§ TASK INSTRUCTIONS: Copy out the listing exactly.

§ RECORDS SHOWN:
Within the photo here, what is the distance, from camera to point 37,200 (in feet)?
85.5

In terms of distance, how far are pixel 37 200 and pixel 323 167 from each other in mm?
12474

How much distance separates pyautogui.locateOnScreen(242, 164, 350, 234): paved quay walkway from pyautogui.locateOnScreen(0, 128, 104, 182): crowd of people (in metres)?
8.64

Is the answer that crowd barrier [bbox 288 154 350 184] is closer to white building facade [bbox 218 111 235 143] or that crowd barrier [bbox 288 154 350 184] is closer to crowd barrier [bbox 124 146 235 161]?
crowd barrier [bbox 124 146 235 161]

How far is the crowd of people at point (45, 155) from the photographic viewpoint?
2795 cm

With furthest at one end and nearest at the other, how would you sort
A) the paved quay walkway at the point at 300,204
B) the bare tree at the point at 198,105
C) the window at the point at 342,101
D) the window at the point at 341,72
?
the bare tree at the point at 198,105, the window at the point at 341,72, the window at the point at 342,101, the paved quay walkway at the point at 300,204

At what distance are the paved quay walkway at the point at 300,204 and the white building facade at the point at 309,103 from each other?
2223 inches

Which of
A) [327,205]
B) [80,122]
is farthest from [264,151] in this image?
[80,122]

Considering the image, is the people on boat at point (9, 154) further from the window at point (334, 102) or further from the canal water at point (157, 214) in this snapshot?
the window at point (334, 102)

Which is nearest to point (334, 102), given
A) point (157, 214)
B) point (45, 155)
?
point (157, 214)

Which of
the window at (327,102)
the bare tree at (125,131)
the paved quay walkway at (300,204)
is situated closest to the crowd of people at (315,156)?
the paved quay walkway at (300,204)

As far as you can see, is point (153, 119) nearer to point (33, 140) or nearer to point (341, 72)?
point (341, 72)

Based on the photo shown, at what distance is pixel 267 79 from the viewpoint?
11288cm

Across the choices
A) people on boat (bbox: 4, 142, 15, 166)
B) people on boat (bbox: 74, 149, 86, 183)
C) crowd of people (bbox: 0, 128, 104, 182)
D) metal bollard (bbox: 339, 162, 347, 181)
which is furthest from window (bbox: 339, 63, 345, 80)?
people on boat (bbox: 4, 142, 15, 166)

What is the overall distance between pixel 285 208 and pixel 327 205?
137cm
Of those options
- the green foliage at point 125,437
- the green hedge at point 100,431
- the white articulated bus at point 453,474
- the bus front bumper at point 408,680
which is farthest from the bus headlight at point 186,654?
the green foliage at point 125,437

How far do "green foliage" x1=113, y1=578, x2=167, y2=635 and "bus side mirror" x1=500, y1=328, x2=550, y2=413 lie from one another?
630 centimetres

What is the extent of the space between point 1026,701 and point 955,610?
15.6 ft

§ EXPECTED ANSWER:
Within the photo here, what is the distance, from camera to point 37,200 (in feet)?
85.5

In terms of distance, how far are pixel 37 200 and pixel 323 167 from each other in mm?
12474

How much distance separates pyautogui.locateOnScreen(242, 164, 350, 234): paved quay walkway from pyautogui.locateOnScreen(0, 128, 104, 182): crowd of people (in metres)?
8.64

Is the answer that crowd barrier [bbox 288 154 350 184] is closer to white building facade [bbox 218 111 235 143] or that crowd barrier [bbox 288 154 350 184] is closer to crowd barrier [bbox 124 146 235 161]?
crowd barrier [bbox 124 146 235 161]

How far is the crowd of people at point (45, 155) from the photographic viewpoint?
2795 cm

With furthest at one end and nearest at the other, how would you sort
A) the paved quay walkway at the point at 300,204
B) the bare tree at the point at 198,105
C) the window at the point at 342,101
D) the window at the point at 341,72
?
the bare tree at the point at 198,105, the window at the point at 341,72, the window at the point at 342,101, the paved quay walkway at the point at 300,204

At what distance are the paved quay walkway at the point at 300,204 and the white building facade at the point at 309,103 from each other?
2223 inches

Which of
A) [327,205]
B) [80,122]
is farthest from [264,151] in this image?
[80,122]

Considering the image, is the people on boat at point (9, 154) further from the window at point (334, 102) or further from the canal water at point (157, 214) in this snapshot?
the window at point (334, 102)

Which is nearest to point (334, 102), given
A) point (157, 214)
B) point (45, 155)
?
point (157, 214)

Which of
the window at (327,102)
the bare tree at (125,131)
the paved quay walkway at (300,204)
is situated closest to the crowd of people at (315,156)?
the paved quay walkway at (300,204)

As far as you can see, is point (153, 119) nearer to point (33, 140) or nearer to point (341, 72)?
point (341, 72)

Based on the photo shown, at what distance is pixel 267 79 from the viewpoint?
11288cm

Across the choices
A) people on boat (bbox: 4, 142, 15, 166)
B) people on boat (bbox: 74, 149, 86, 183)
C) crowd of people (bbox: 0, 128, 104, 182)
D) metal bollard (bbox: 339, 162, 347, 181)
which is furthest from window (bbox: 339, 63, 345, 80)?
people on boat (bbox: 4, 142, 15, 166)

What is the overall distance between pixel 285 208 and pixel 327 205?
137cm
Of those options
- the green foliage at point 125,437
- the green hedge at point 100,431
- the white articulated bus at point 453,474
- the bus front bumper at point 408,680
which is farthest from the bus headlight at point 186,654?
the green foliage at point 125,437

How far do "green foliage" x1=113, y1=578, x2=167, y2=635 and "bus side mirror" x1=500, y1=328, x2=550, y2=413 lie from one another?
630 centimetres

What is the extent of the space between point 1026,701 and point 955,610?
15.6 ft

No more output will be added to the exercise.